I can’t stress this enough: perpetrators of APP deserve no scorn. They are just doing what they think is right; playing the role that interviewing coaches, professors, and mentors tell them to play. Advice like, “Be charming, come energized, and show how excited you are about the opportunity,” naturally leads people to ratchet up their extroversion during the interview process, even when that quality doesn’t come naturally to them.
As you can imagine, the Affected Perk Problem isn’t much of a problem when you end up putting the new hire in a role that doesn’t necessarily call for extroversion day in and day out, but it’s a nightmare of a problem when the opposite is the case. Putting someone in a position that does not play to their natural strengths is always a bad idea. Yes, they might be able to force the fit in the short term, but inevitably, they will get worn out. When that happens, their productivity suffers, and you, as their boss, suffer, too.

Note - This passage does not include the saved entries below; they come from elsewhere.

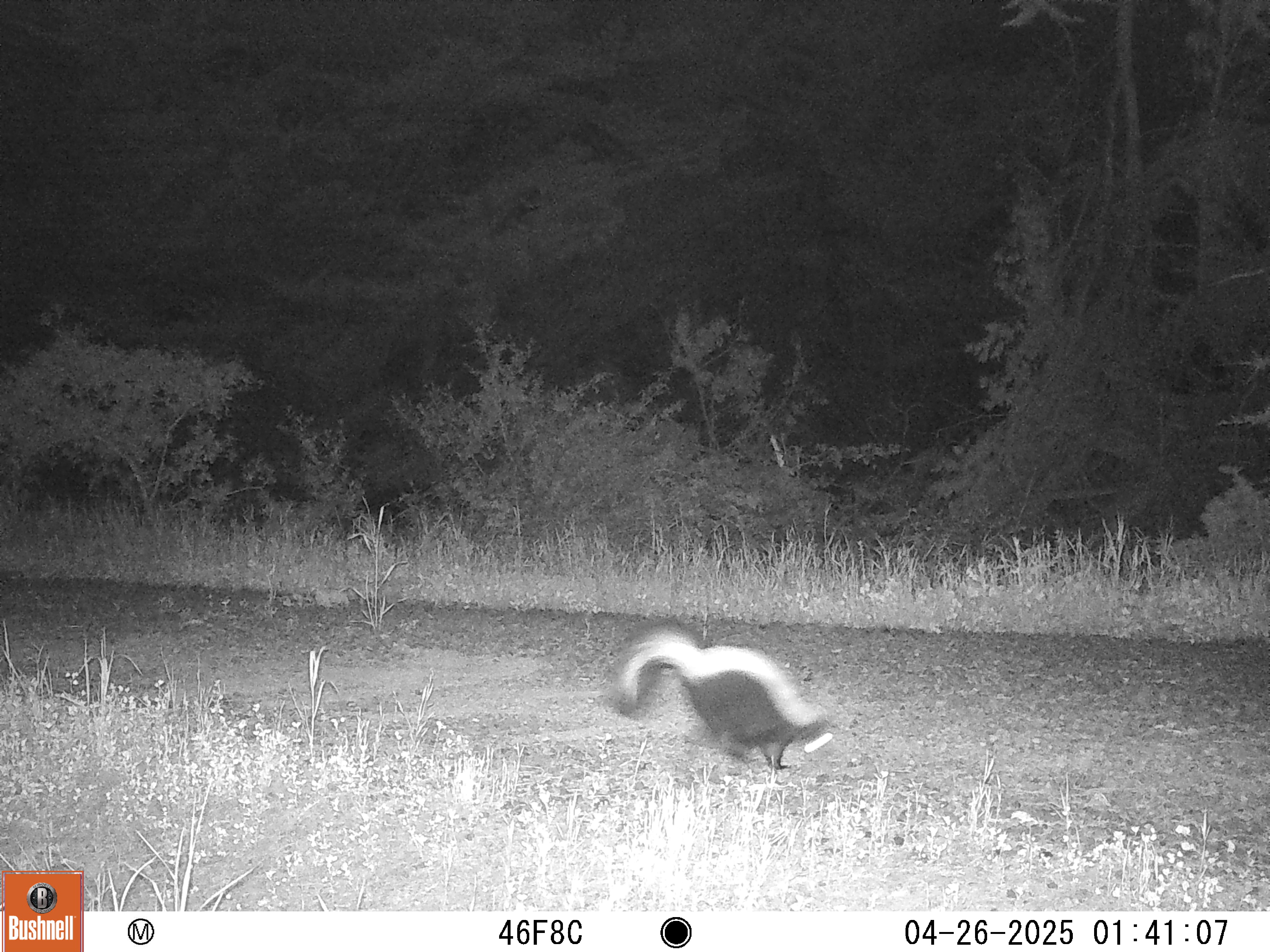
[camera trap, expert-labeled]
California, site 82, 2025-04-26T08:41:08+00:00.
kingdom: Animalia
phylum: Chordata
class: Mammalia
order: Carnivora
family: Mephitidae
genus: Mephitis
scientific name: Mephitis mephitis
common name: striped skunk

None of what I am saying will come as a surprise to those who use the Predictive Index Behavioral Assessment™. After all, the survey is all about helping us put people into positions that complement their strengths. That’s why we’ve seen a huge decrease in APP-related issues since we started using the tool. It allows us to identify people who don’t rank highly for extroversion. If the role doesn’t call for the quality, we are in the clear, but if it does, we are sure to dig much deeper during the interviews and make reference calls that lead us to more insight about the person’s nature. All in all, we save a boatload of money, time, and effort in the process, and we spare the candidate that agony of a misfit position.